#### [Your goal]
Lay out every line of the listing below as a JSON list of strings, one string per line, with blank lines skipped and the pictures left out.

==== Source data ====

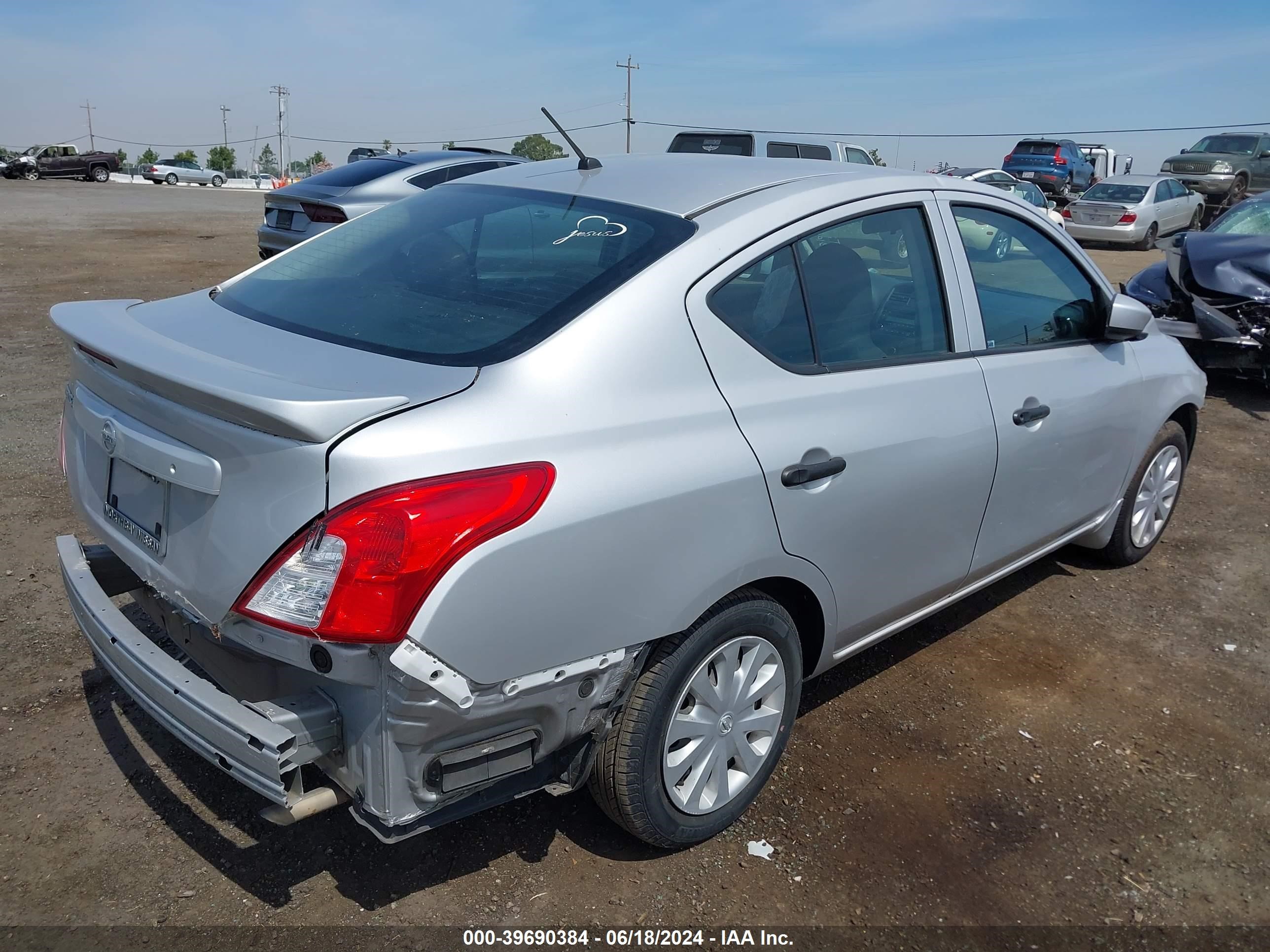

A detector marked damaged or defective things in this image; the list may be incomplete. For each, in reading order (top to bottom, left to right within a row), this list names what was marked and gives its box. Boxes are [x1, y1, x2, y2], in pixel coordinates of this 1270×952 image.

exposed bumper reinforcement [58, 538, 318, 807]
damaged rear bumper [57, 538, 335, 807]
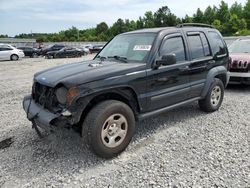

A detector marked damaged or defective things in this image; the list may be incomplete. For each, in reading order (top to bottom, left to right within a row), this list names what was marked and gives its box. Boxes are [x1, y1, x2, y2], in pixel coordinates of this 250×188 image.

damaged bumper [22, 94, 60, 130]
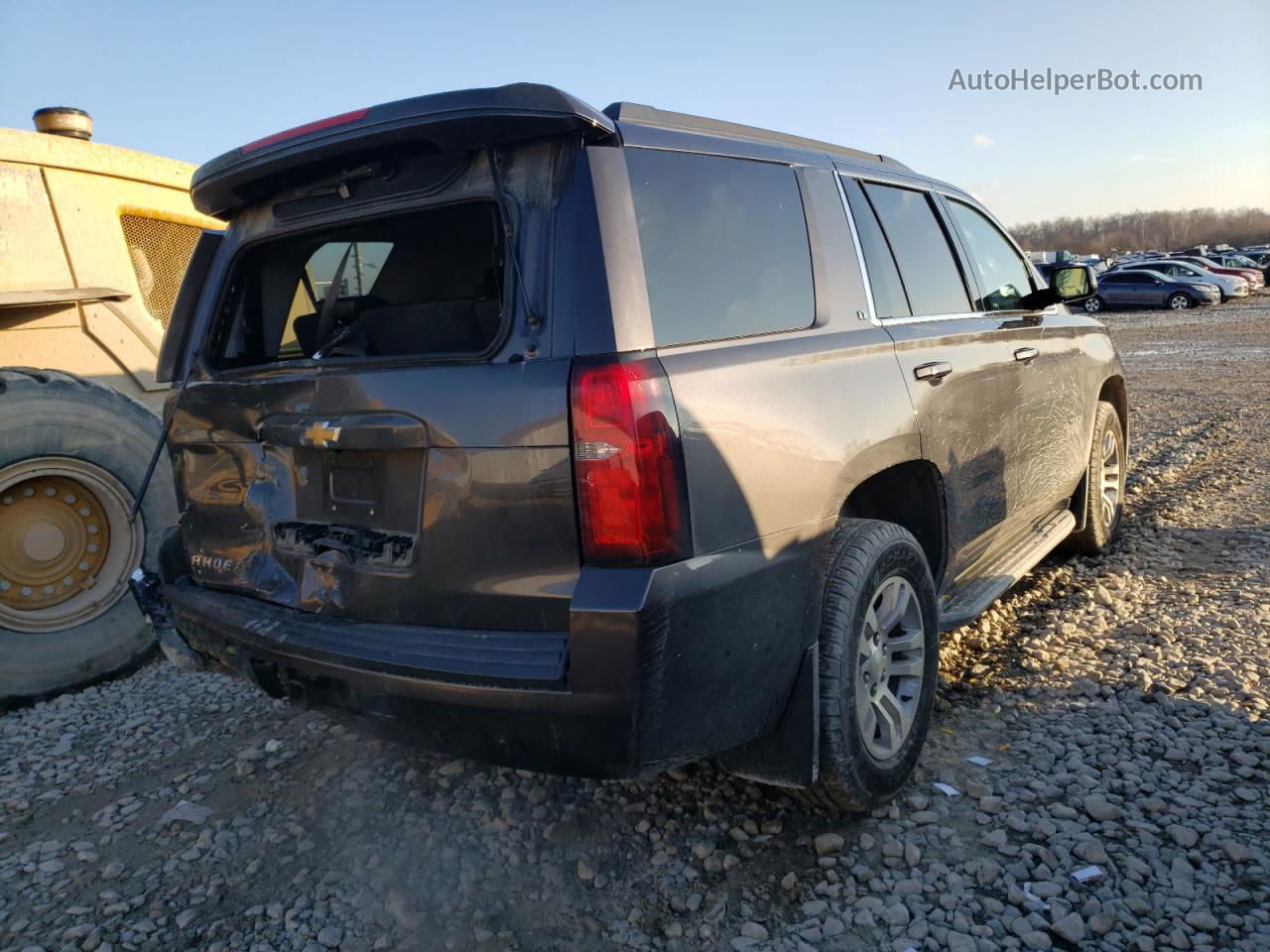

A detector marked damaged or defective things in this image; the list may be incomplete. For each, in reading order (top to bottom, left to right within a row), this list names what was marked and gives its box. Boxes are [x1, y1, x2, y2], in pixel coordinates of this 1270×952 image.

rear bumper damage [134, 536, 818, 781]
wrecked sedan [139, 83, 1127, 809]
damaged chevrolet tahoe [144, 83, 1127, 809]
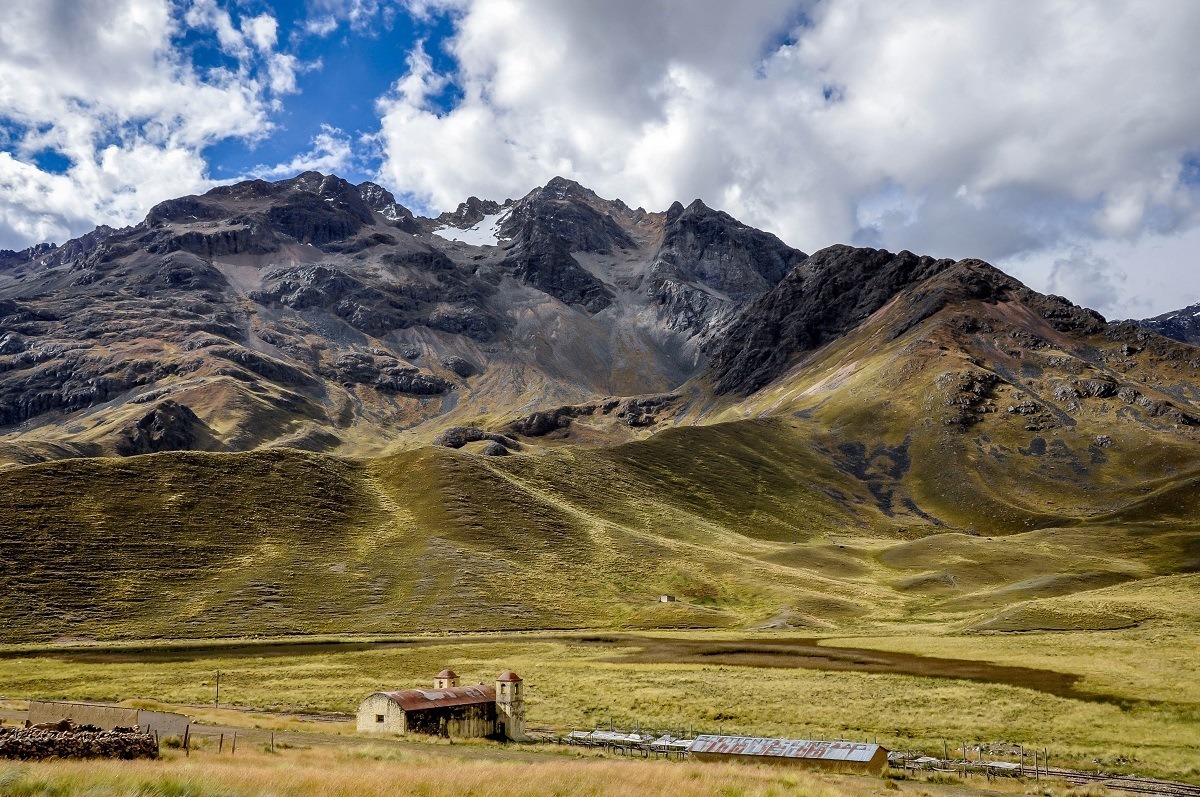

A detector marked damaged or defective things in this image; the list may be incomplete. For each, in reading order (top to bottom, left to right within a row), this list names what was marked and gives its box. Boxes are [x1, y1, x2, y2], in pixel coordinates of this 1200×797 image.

rusty metal roof [381, 681, 499, 710]
rusty metal roof [686, 734, 883, 758]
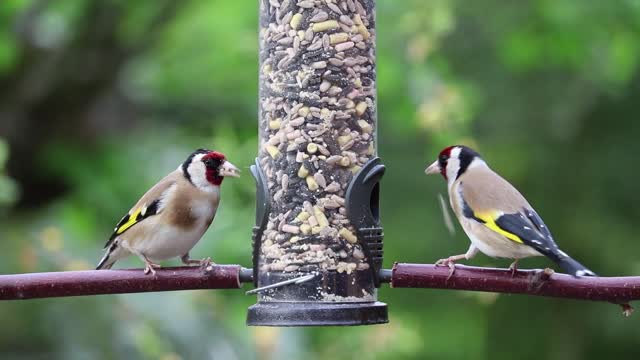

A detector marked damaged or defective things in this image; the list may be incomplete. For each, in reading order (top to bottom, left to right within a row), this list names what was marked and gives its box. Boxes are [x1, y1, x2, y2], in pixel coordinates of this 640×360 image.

rusty metal rod [0, 264, 244, 300]
rusty metal rod [390, 262, 640, 304]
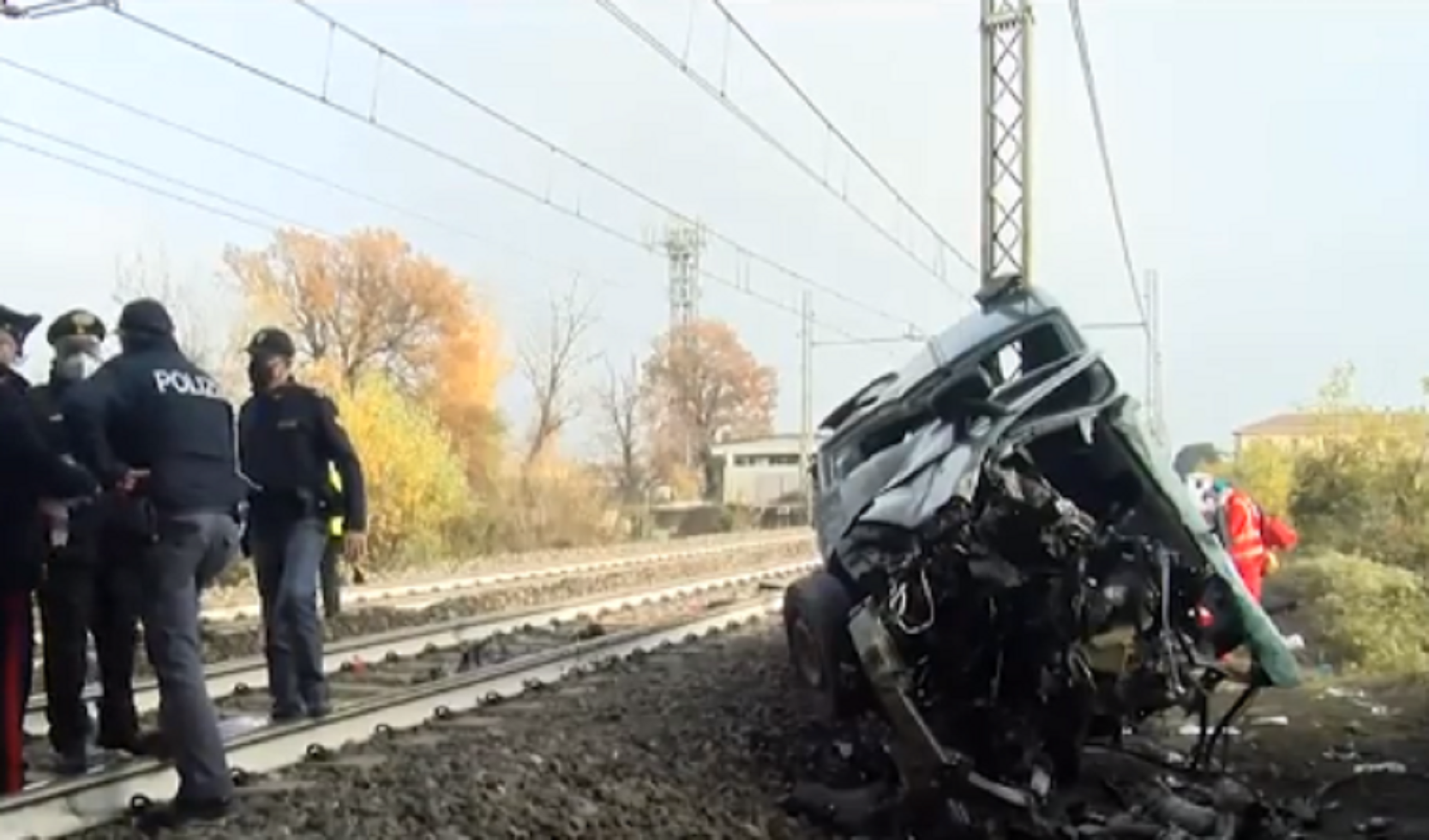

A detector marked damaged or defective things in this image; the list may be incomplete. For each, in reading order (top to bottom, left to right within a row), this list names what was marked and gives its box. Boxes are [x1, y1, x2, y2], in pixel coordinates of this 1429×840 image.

crushed vehicle front end [783, 287, 1297, 834]
wrecked truck cab [789, 287, 1303, 834]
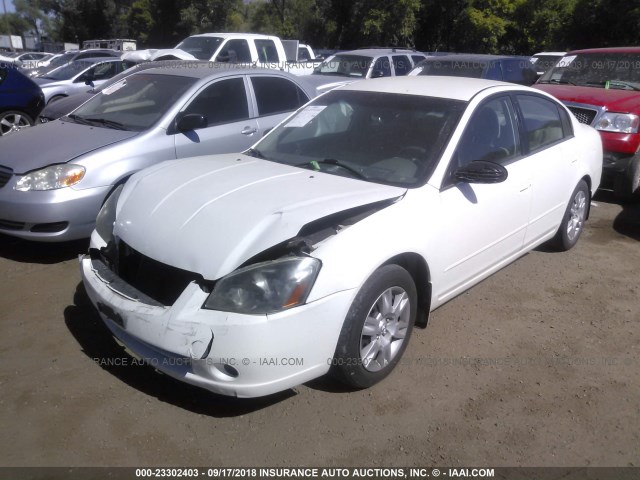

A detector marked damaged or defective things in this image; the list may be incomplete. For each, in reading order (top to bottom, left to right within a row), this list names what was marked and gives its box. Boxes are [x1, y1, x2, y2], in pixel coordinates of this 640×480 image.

====

#### [Exercise result]
[
  "A detector marked damaged or defective things in this image; the list may be incomplete. For each, in reading order (top to bottom, left to right within a row), this list names what was marked and gives its box. Boxes are [x1, y1, x2, y2], in pixel coordinates of this 1270×952 image.",
  "exposed bumper reinforcement [58, 538, 318, 807]",
  "damaged rear bumper [57, 538, 335, 807]",
  "A detector marked damaged or defective things in this image; the list may be incomplete. For each, in reading order (top to bottom, left to right within a row), this list names what was marked and gives its box. Boxes are [x1, y1, x2, y2], in pixel coordinates of this 250×188 image.",
  "damaged bumper [22, 94, 60, 130]",
  "A detector marked damaged or defective things in this image; the list may be incomplete. For each, in reading order (top to bottom, left to right within a row), this list names what was marked and gives its box. Boxes are [x1, y1, x2, y2], in pixel coordinates of this 1270×952 image.",
  "rear bumper damage [134, 536, 818, 781]",
  "wrecked sedan [139, 83, 1127, 809]",
  "damaged chevrolet tahoe [144, 83, 1127, 809]",
  "A detector marked damaged or defective things in this image; the list may be incomplete. For each, in reading order (top to bottom, left to right within a row), this list names what was marked and gives its box. Boxes are [x1, y1, x2, y2], in pixel coordinates of this 1200×797 image.",
  "rusty metal roof [381, 681, 499, 710]",
  "rusty metal roof [686, 734, 883, 758]",
  "A detector marked damaged or defective things in this image; the list may be incomplete. For each, in reading order (top to bottom, left to right within a row), this list names what was marked and gives its box. Boxes are [x1, y1, x2, y2], in pixel coordinates of this 640×360 image.",
  "rusty metal rod [0, 264, 244, 300]",
  "rusty metal rod [390, 262, 640, 304]",
  "A detector marked damaged or defective things in this image; the list may be incomplete. For each, in reading order (top to bottom, left to right within a row), this list names what was marked and gives its box. Boxes are [x1, y1, x2, y2], in pixel coordinates of this 1429×840 image.",
  "crushed vehicle front end [783, 287, 1297, 834]",
  "wrecked truck cab [789, 287, 1303, 834]",
  "A detector marked damaged or defective things in this image; the list may be incomplete. For each, in reading order (top to bottom, left to right within a row), this list names what was marked and gives its box. Boxes are [x1, y1, x2, y2], in pixel coordinates of this 640×480 image."
]